At IOP Event, Albright Warns About the Fragility of Democracy


Jason Lalljee / The Chicago Maroon

“I am 80 years old and I really do not want to die in a bad mood,” former Secretary of the State Madeleine Albright told the crowd at International House on Thursday.

At the event, sponsored by the Institute of Politics, Albright discussed her new book Fascism: A Warning. Rachel Bronson, president and CEO of the Bulletin of Atomic Scientists, interviewed Albright about the book and her experiences.

Albright warned the crowd that democracies can be very weak: “The resilience of a democracy is the fragility of a democracy too,” she said.

She stated that most fascist leaders came into power through existing democratic institutions and argued that institutions often don’t properly respond to people’s needs, which breaks their trust in the government.

“We all know that people…gave up some of their individual rights in order to be protected by the government, but when that gets out of kilter the social contract is broken,” Albright said.

Albright thinks this allows political figures to misuse their powers and undermine democratic institutions, including the press and the courts, in the name of providing order to their constituents.

She also warned about the dangers of not participating in the government by not voting or being aware of the political conditions.

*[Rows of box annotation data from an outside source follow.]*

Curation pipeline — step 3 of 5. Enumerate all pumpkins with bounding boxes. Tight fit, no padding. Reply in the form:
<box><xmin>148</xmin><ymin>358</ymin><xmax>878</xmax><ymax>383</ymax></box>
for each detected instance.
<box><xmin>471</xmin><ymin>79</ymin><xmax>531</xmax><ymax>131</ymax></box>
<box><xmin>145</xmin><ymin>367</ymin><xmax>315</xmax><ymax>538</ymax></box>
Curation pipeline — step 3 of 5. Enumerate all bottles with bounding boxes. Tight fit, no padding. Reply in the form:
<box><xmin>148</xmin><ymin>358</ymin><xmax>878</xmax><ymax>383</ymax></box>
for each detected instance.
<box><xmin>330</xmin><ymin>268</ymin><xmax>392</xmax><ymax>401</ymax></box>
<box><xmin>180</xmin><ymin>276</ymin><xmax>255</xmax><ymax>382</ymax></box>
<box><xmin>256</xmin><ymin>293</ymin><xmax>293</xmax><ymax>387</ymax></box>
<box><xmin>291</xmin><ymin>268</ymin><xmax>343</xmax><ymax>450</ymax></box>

“As a professor in the United States, my father always said that Americans take their democracy for granted and often tend to distance themselves from their political system,” Albright said.

As a Czech Jew whose family escaped to the U.S. following the communist takeover, she used the example of Czechoslovakia to highlight the dangers of taking democracy for granted. She stated that the communist takeover occurred because Czechoslovakia’s democratically elected leaders resigned upon facing problems, allowing the communists—who Albright equated to fascists—to take power.

“In many countries, people wait in lines to vote for the candidates, but a large number of Americans feel that their votes don’t count,” she said, and then joked, “When I voted for the first time, it was for John Kennedy [in Chicago] and that counted a lot.”

Albright said she wrote her book on fascism in part to help people, especially Americans, to understand the importance of taking action.

She also talked about the kind of behavior that fascist leaders show before rising to power: the willingness to scapegoat a certain group and criticize democratic institutions.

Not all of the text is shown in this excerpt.